In an effort to make the structural model even more parsimonious, a fully constrained competing model in which all paths and factor loadings were equal across groups was compared to the previous Full Factor Constrained model (See Table 3). While fit indices for the resulting overall model suggest good fit, results from the Δχ² difference test and AICs indicated a significantly poorer fit (Δχ²(11) = 33.38, p < .001, ΔAIC = 11.28) than the previous, Full Factor Constrained model. Therefore, the Partially Constrained model should be used as it is the best representation of the relationships among the variables and will be discussed in the subsequent section.

3.3.4. Partially constrained pathway model

After comparing competing models, the Partially Constrained model is the best model to characterize the impact of processing speed on other cognitive domains for both control and TLE groups. Therefore, the Verbal IQ to PS path was allowed to vary between groups in this model. Fit indices for the partially constrained model suggested a good fit to the data [χ² (214) = 260.00, p = .02; CFI = 0.98; TLI = 0.97; RMSEA = 0.04 (CI: 0.02–0.05); AIC: 512.00]. For total, direct, and indirect effects for this model by group, please see Supplemental Tables 7, 8, and 9.
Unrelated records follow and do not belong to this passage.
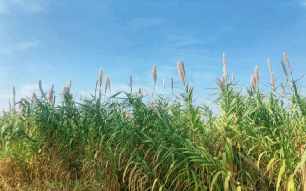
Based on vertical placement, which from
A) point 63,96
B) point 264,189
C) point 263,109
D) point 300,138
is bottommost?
point 264,189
For controls, the direct pathway between Verbal IQ and PS for controls (−0.08) remained nonsignificant (Fig. 2) in this partially constrained model. Again, examination of indirect effects revealed that PS does not appear to mediate the relationship between Verbal IQ and other cognitive domains for controls. Verbal IQ had minimal indirect effects on Executive Dysfunction (−0.04), Immediate Memory (0.03), Delayed Memory (0.03), and Working Memory (0.03). PS does not mediate the relationship between Verbal IQ and cognitive function for controls.

Consistent with the previous model, the pathway between Verbal IQ and PS (−0.64) for the TLE group remained statistically significant (See Fig. 3). Further examination of indirect effects revealed that Verbal IQ had moderate-to-large effects on Executive Dysfunction (−0.47), Immediate Memory (0.48), Delayed Memory (0.45), and Working Memory (0.43) when hypothesized pathways were constrained. Therefore, this model with pathways that were partially constrained further solidifies the main finding: PS mediates the relationship between Verbal IQ and performance across all other cognitive domains among individuals with TLE.

After comparing competing models, results indicate that only in the TLE group does PS mediate the relationships between Verbal IQ and other domains of cognitive functioning (Executive Dysfunction, Immediate Memory, Delayed Memory, and Working Memory). Furthermore, the partially constrained model (which constrained the pathways between latent variables, with exception of Verbal IQ and PS) solidifies that the direct effect of Verbal IQ and PS is indeed different between controls and the epilepsy group.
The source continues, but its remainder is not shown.